It is commonplace to observe that Rishi Sunak and Keir Starmer share many characteristics. Both came to politics late after highly successful careers elsewhere. Both are natural technocrats – diligent, competent, intelligent – but not natural showmen or campaigners. Both are marked improvements on the candidates their respective parties offered the British public at the last general election.
The old adage runs that prime ministers can be divided by temperament into bookies or bishops and our two party leaders (notwithstanding that one is a Hindu and the other an atheist) are bishops. Neither has the risk-taking attributes of a bookie. Their instinctive caution, however, manifests itself in different ways.
Sunak inherited a party fractured by Brexit, Covid, the fall of Boris Johnson and the Truss premiership. He assumed the Tory leadership without a mandate from the party membership. (A hindrance even if it would be no bad thing if activists were excluded from choosing the prime minister.)
It is perhaps inevitable that he has trod carefully when dealing with his party. When confronted by a back-bench revolt over planning deregulation, he abandoned national housebuilding targets (causing problems that he is now belatedly trying to correct). He has, in fairness, resisted calls for unfunded tax cuts but has been less than blunt in pointing out that these calls have come from those who cheered Kwasi Kwarteng’s calamitous mini-Budget. When MPs voted in favour of the finding that Boris Johnson deliberately misled the House of Commons over partygate, Sunak was nowhere to be seen.

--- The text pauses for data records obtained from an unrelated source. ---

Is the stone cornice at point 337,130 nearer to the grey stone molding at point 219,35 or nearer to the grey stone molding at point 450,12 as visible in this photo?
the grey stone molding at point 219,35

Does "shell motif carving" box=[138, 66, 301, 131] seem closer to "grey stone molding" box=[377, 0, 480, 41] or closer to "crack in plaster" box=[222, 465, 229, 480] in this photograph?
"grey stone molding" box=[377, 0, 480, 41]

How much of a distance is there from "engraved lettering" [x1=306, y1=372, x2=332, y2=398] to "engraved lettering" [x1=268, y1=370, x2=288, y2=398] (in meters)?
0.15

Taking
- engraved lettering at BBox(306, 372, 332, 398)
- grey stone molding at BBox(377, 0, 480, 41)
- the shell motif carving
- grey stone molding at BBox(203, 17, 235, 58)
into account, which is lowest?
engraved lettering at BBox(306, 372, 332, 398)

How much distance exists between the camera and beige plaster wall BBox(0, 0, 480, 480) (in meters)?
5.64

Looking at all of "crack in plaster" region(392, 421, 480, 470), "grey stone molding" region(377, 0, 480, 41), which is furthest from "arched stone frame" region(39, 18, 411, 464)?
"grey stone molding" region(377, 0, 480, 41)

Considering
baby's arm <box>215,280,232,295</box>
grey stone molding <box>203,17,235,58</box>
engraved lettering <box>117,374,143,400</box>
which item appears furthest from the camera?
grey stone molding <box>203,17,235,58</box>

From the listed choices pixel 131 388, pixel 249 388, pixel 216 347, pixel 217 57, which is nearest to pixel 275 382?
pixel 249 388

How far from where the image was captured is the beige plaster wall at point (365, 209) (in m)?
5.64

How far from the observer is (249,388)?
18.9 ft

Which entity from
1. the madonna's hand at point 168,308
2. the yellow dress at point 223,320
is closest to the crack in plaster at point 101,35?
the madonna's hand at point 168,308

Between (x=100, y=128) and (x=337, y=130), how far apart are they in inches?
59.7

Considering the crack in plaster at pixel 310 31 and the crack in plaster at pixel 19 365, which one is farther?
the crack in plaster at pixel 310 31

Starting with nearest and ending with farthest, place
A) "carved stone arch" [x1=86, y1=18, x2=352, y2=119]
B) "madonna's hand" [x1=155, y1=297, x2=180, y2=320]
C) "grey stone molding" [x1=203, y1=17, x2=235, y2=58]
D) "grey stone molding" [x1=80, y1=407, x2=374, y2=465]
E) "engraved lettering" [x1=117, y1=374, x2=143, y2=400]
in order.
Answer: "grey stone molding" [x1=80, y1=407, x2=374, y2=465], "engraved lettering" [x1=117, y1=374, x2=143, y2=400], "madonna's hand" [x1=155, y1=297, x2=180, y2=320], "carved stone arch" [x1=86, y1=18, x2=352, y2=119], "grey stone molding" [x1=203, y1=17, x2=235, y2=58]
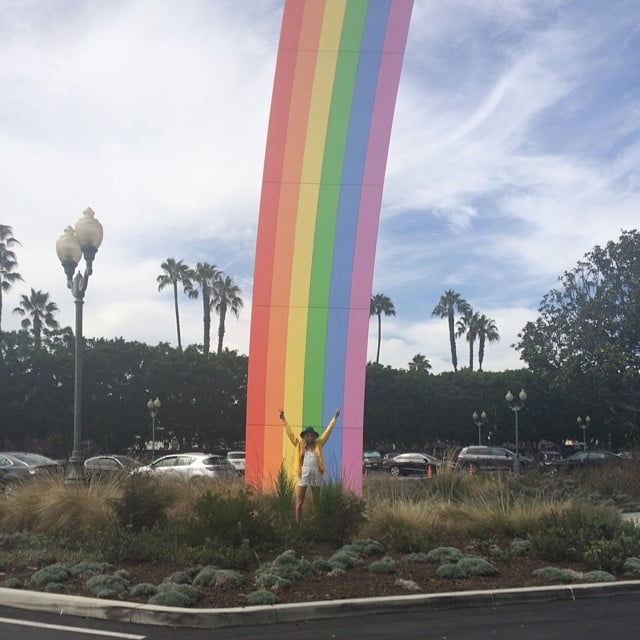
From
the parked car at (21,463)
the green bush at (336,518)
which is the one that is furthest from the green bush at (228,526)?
the parked car at (21,463)

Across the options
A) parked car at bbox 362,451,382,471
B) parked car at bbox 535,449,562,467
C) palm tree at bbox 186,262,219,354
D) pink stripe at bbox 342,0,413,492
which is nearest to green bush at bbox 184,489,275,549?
pink stripe at bbox 342,0,413,492

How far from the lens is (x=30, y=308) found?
63594 millimetres

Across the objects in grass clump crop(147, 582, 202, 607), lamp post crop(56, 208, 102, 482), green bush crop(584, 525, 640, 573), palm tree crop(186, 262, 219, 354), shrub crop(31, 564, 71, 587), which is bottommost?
shrub crop(31, 564, 71, 587)

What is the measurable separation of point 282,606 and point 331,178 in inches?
349

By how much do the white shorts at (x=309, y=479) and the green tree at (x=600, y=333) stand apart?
26.7m

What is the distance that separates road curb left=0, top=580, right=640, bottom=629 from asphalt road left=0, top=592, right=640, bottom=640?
0.31 feet

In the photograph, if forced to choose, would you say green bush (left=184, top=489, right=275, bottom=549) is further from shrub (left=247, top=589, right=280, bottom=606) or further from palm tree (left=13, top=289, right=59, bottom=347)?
palm tree (left=13, top=289, right=59, bottom=347)

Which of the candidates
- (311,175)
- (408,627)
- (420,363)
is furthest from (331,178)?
(420,363)

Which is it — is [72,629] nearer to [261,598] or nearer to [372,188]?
[261,598]

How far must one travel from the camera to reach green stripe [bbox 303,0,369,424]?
13.9m

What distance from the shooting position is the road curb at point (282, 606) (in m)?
6.61

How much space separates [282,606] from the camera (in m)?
6.76

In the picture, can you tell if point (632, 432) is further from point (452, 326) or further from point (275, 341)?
point (275, 341)

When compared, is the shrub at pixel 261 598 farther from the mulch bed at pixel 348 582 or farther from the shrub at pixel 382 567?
the shrub at pixel 382 567
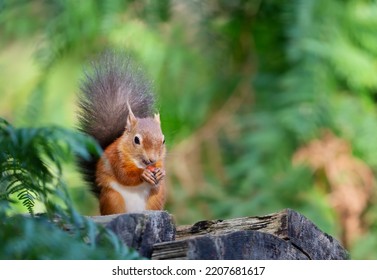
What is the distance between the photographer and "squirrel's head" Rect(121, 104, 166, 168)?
1.91m

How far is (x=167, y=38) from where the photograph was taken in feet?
11.7

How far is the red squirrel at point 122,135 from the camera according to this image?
1.90 m

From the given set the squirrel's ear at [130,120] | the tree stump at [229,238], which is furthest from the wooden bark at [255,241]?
the squirrel's ear at [130,120]

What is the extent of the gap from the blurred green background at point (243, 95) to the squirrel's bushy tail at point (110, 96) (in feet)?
3.41

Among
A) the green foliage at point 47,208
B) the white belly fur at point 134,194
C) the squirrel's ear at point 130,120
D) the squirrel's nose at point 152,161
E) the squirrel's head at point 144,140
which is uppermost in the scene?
the squirrel's ear at point 130,120

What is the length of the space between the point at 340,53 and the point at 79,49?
0.88 metres

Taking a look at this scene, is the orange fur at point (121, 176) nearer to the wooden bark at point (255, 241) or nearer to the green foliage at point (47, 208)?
the wooden bark at point (255, 241)

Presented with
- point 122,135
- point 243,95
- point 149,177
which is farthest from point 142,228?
point 243,95

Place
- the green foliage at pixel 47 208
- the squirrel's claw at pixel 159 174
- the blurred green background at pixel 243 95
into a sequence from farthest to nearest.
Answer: the blurred green background at pixel 243 95 → the squirrel's claw at pixel 159 174 → the green foliage at pixel 47 208

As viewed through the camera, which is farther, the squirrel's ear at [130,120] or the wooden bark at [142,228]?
the squirrel's ear at [130,120]

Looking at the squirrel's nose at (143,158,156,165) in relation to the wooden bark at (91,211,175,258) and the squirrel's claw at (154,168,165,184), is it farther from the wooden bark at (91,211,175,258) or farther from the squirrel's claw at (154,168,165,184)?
the wooden bark at (91,211,175,258)

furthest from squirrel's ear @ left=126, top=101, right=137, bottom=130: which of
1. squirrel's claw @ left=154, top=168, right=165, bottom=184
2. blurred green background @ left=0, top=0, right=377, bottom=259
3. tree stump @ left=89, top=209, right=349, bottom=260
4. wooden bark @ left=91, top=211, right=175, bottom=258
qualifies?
blurred green background @ left=0, top=0, right=377, bottom=259

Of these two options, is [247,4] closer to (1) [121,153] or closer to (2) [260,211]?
(2) [260,211]
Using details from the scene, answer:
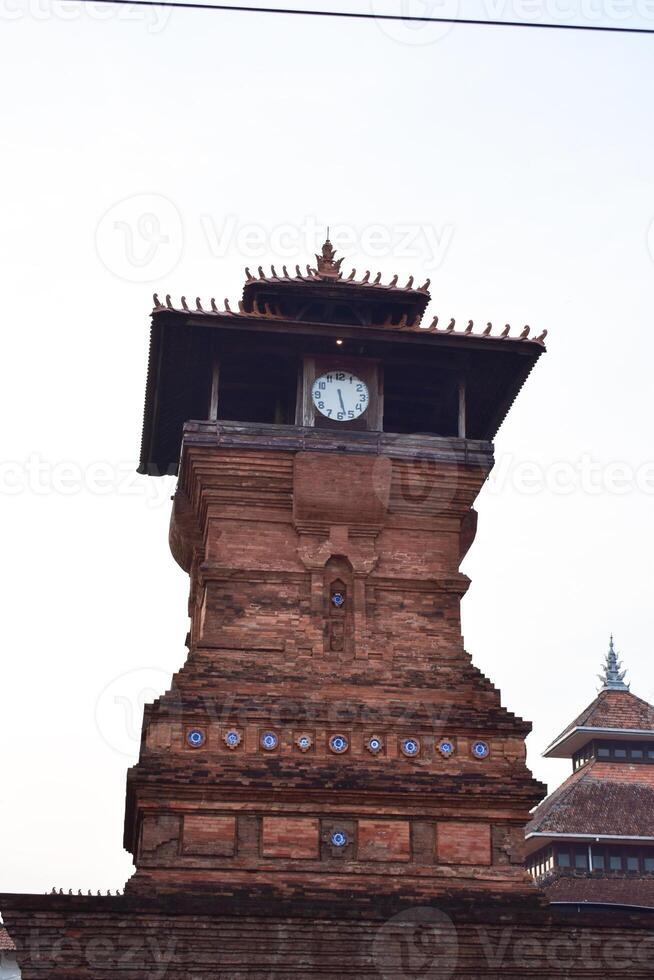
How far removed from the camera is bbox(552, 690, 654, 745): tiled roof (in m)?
38.0

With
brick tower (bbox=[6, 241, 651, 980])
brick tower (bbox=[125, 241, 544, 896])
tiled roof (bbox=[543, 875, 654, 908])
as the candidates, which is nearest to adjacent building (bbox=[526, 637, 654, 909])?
tiled roof (bbox=[543, 875, 654, 908])

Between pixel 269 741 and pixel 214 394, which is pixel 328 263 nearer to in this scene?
pixel 214 394

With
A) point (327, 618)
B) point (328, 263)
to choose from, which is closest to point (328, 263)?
point (328, 263)

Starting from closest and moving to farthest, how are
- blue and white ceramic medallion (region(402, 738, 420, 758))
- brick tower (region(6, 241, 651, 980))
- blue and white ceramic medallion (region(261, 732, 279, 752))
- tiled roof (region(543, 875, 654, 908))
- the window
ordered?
brick tower (region(6, 241, 651, 980)) < blue and white ceramic medallion (region(261, 732, 279, 752)) < blue and white ceramic medallion (region(402, 738, 420, 758)) < tiled roof (region(543, 875, 654, 908)) < the window

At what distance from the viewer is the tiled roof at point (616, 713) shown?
3800 cm

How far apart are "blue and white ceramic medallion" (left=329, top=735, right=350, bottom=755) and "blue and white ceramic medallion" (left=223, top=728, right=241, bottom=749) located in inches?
58.9

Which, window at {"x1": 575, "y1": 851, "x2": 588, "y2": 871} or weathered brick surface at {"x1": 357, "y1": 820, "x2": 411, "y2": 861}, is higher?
window at {"x1": 575, "y1": 851, "x2": 588, "y2": 871}

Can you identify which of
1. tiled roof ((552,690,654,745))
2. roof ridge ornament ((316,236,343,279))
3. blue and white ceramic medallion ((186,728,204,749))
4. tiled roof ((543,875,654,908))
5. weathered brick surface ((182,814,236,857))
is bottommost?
weathered brick surface ((182,814,236,857))

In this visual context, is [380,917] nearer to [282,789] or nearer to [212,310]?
[282,789]

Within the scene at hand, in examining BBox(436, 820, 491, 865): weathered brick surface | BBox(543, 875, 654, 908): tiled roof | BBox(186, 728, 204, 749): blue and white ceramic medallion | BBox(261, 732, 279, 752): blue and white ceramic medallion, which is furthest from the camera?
BBox(543, 875, 654, 908): tiled roof

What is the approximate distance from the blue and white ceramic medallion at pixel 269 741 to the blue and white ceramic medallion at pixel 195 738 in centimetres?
98

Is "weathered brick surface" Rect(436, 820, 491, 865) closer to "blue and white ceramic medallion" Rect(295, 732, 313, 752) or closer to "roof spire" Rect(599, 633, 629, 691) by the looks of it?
"blue and white ceramic medallion" Rect(295, 732, 313, 752)

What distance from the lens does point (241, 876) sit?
2241 cm

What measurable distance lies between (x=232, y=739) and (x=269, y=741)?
596 mm
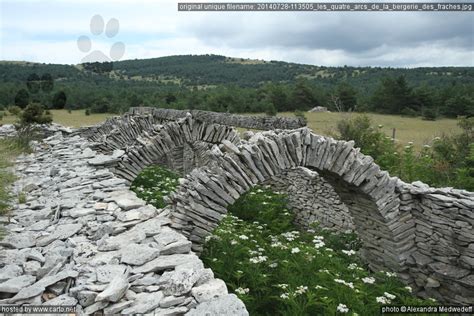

The high point of his premiership was the Windsor framework, which contrasted with Johnson’s slap-dash treatment of the Irish border problem. Sunak delivered a deal, faced down his critics on the right, and left them marginalised in the Commons. For a brief period, Conservative optimism returned.
Yet even on this issue, Sunak still acts tentatively. One of the advantages of the Windsor framework is that the UK now has the opportunity to rejoin Horizon Europe, enabling UK scientists to cooperate fully with their EU counterparts. But we still have not done so because we are haggling over our financial contribution. The scientific community desperately wants this resolved (“We should have joined it yesterday,” says Patrick Vallance, the government’s former chief scientific adviser) but not upsetting Eurosceptic Tory MPs matters more.
[See also: Does Rishi Sunak have any shame?]
The charge of political squeamishness cannot be laid at Starmer. For an apparently cautious man, he has been ruthless in marginalising the left. Jeremy Corbyn has been expelled from the party, while his supporters have been purged from the front bench and largely excluded from selection in competitive constituencies. When John McDonnell looks back with nostalgia on the days of Tony Blair (the former shadow chancellor was first elected in 1997), Starmer knows he must be doing something right.
His focus is not his party but the electorate. He argues, not unreasonably, that he needs a bigger swing than Blair achieved in 1997 to achieve a majority of one and that this necessitates relentless discipline. Labour may well have a 20-point poll lead and the Tories may appear exhausted but Labour usually loses; taking policy positions that may alienate target voters is an unaffordable self-indulgence.
On issue after issue, Starmer has sought to close down opportunities for a Conservative attack. On Brexit, he has sought to deny the Conservatives any evidence that Labour would reverse it. On fiscal policy, he has supported the shadow chancellor Rachel Reeves in maintaining spending discipline. More recently, he has formally abandoned Labour’s past commitment to introduce self-ID for trans people.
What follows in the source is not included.